A logistic regression model was fitted to identify independent predictors of hospital mortality for patients with sepsis. Variables included in the model were chosen based on association with mortality previously described in the literature [22, 23] and include age; sex; presence of comorbid cardiovascular, respiratory, liver or renal disease; presence of leukopenia; SOFA score; presence of a treatment limitation order; planned admission to ICU; post-operative status; hospital classification type (tertiary, metropolitan, rural or private); hospital and ICU admission source; mechanical ventilation; year of admission and interactions between the above. In the final model, only variables that were consistently collected across the study period were included. To avoid collinearity with variables of interest (i.e. diagnosis of haematological malignancy, leukopenia, sepsis diagnosis), the final model used SOFA score as the chosen indicator of illness severity, fitted as a categorical variable in quartiles. A mixed effects model was used with patients nested within sites and site treated as a random effect.

Variables independently associated with hospital mortality were used to calculate adjusted odds of death over time. Adjusted odds of death over time were compared between patients with and without haematological malignancy. To compare the change in outcome over time between patients with haematological malignancy and those without, an interaction term between haematological malignancy and year of admission was also fitted with year of admission treated as a continuous variable. Year was fitted firstly as a categorical variable to establish linearity, and then secondly as a continuous variable to facilitate a measure of annual decline. Sensitivity analysis was performed using sites that contributed data across the entire study period, and for the period 2010–2019. Subgroup analysis of patients requiring mechanical ventilation and those with more than two organ failures was performed.

All logistic regression results have been reported as odds ratios (ORs) and 95% CIs. Linearity between each continuous variable and the dependent variable was demonstrated. In case of nonlinearity, the variable was stratified based on inflection points and clinical significance. For categorical variables with multiple levels, the reference level was attributed to the one with the lowest probability of the dependent variable. Analyses were performed using Stata version 18.0 (Stata Corporation, College Station, TX, USA).

Results

Clinical characteristics

We identified 317,422 ICU admissions for patients aged ≥ 16 years in Australia or New Zealand with a primary diagnosis of sepsis during the study period. Of these patients, 34,795 were excluded (21,895 readmissions, 10,279 transfers to another ICU, 887 admitted for palliative care and 1,734 with missing mortality data) leaving 282,627 patients included in the final analysis (Additional file 1: Supplementary material, Fig. S1). Of these, 17,313 (6.1%) had a haematological malignancy.

▶ [What you are asked to do] According to the sepsis mortality extract, why did the final model use SOFA score as its indicator of illness severity?

(Stored items)
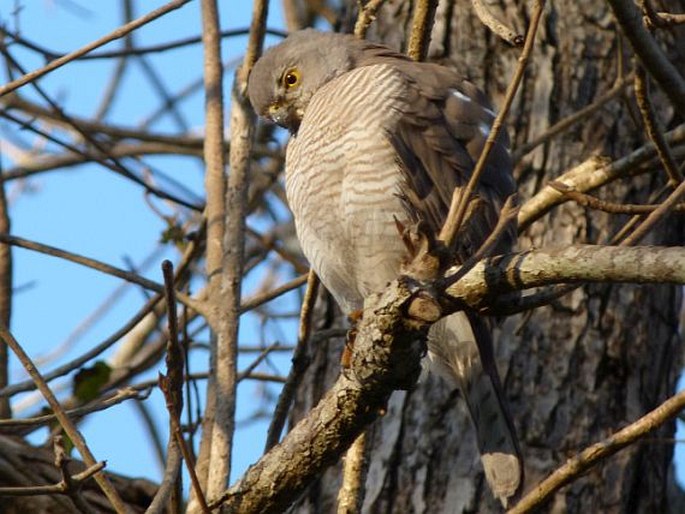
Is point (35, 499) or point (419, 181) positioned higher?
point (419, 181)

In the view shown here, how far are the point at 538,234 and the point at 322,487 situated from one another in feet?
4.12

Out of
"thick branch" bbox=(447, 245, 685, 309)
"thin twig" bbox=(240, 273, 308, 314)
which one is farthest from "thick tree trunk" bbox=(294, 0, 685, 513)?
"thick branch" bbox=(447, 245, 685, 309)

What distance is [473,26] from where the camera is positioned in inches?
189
--
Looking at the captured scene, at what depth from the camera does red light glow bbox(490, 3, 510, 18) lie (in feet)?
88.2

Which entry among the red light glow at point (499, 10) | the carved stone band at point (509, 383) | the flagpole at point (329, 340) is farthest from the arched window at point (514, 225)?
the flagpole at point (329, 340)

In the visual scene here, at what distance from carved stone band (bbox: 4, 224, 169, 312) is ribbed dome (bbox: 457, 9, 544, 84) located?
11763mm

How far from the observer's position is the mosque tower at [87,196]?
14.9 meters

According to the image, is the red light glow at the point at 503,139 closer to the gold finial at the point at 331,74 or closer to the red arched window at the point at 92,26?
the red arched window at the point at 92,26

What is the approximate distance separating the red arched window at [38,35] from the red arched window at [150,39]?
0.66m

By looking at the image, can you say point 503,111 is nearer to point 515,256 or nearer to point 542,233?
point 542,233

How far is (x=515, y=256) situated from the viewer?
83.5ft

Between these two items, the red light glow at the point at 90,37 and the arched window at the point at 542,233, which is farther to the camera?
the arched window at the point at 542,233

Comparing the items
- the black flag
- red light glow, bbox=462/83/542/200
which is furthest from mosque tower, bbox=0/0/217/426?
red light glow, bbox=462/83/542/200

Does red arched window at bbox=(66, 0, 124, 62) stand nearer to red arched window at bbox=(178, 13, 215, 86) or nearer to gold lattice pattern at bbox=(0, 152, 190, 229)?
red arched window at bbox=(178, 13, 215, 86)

▶ [Result for this exercise] SOFA score was chosen to avoid collinearity with the variables of interest: diagnosis of haematological malignancy, leukopenia and sepsis diagnosis. It was fitted as a categorical variable in quartiles.